It's not about how to relate to the other companies. I can get all the advice I might need by flying to Houston to the International Quilt Market, which happens to be a $34 billion industry—yes, quilting—so the president of Olympus Japan can come with his entire team for a meeting, because it's closer than getting to Japan, although I also will go next week, if you have space. I can get all the information I need on how to make it successfully through that meeting as a younger Canadian woman entrepreneur with a fourth generation male business owner. What I can't get is what you specifically just said. In Canada, I can't get access to regulatory information that is pertinent for Japan, and so I need government assistance to prove to my suppliers that I'm not just asking for the sake of asking.

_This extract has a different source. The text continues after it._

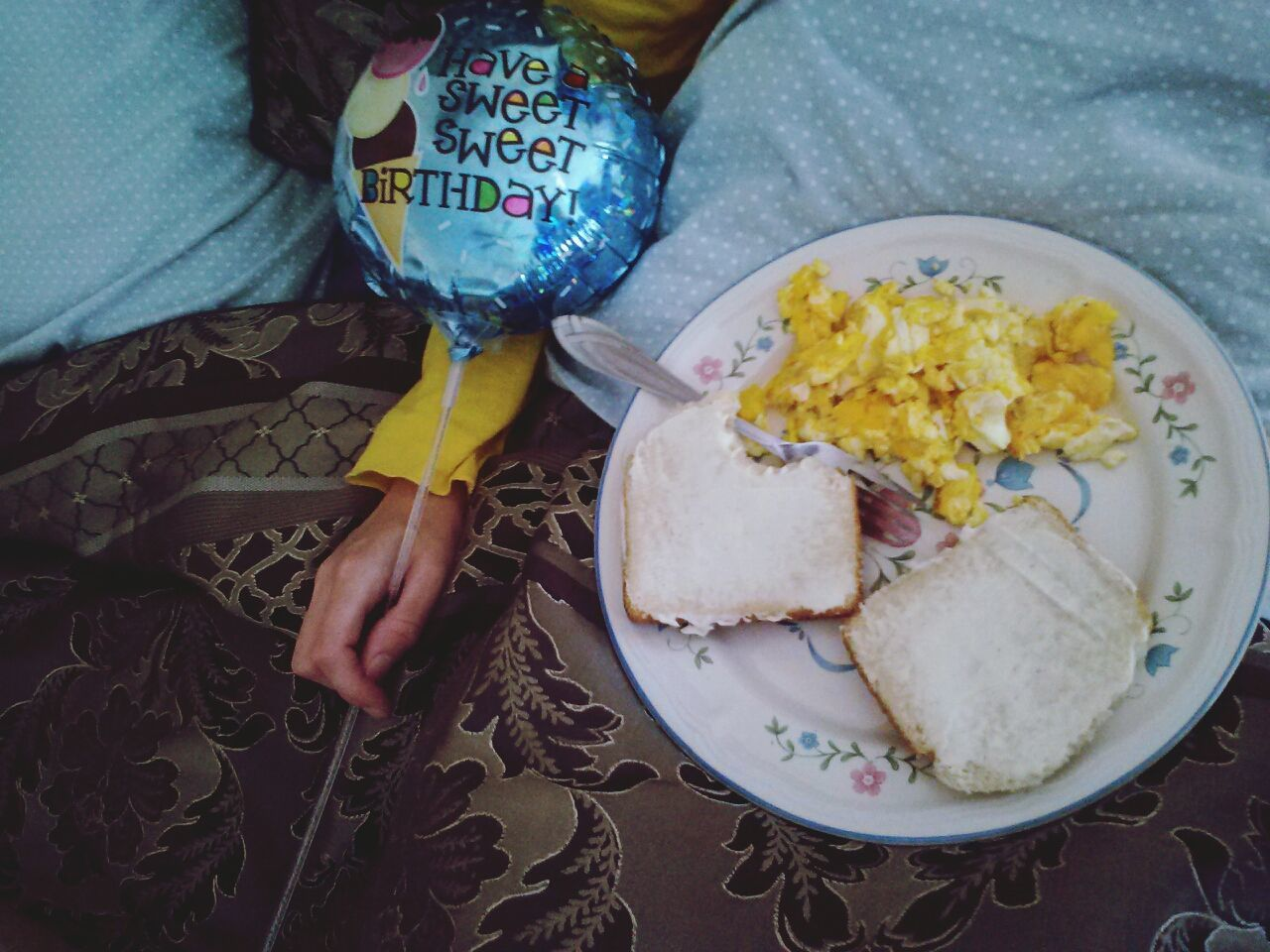 breakfast in bed for the birthday mom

It is exactly what you said. There are all kinds of resources for business relationships with Japan, from my MBA all the way through to preparing to go on TV and to these contacts that I have in the government. What I need is some kind of government support so that I can go back to a Canadian manufacturer, a Canadian distributor, a Canadian raw materials supplier, and tell them that while I appreciate that their information is proprietary and they are not required to tell me anything about the ingredients beyond what I'm doing, there is potential for this export market in Japan, that there is a new trade agreement with Japan, that this is currently my largest distributor, and it is testing my product.
I need the clout behind me to push my Canadian manufacturers and suppliers to extract information from within their organizations that they otherwise have no obligation to give me. That's where the finite difference is. We can find everything we need about international business relationships. That's not where the challenge is.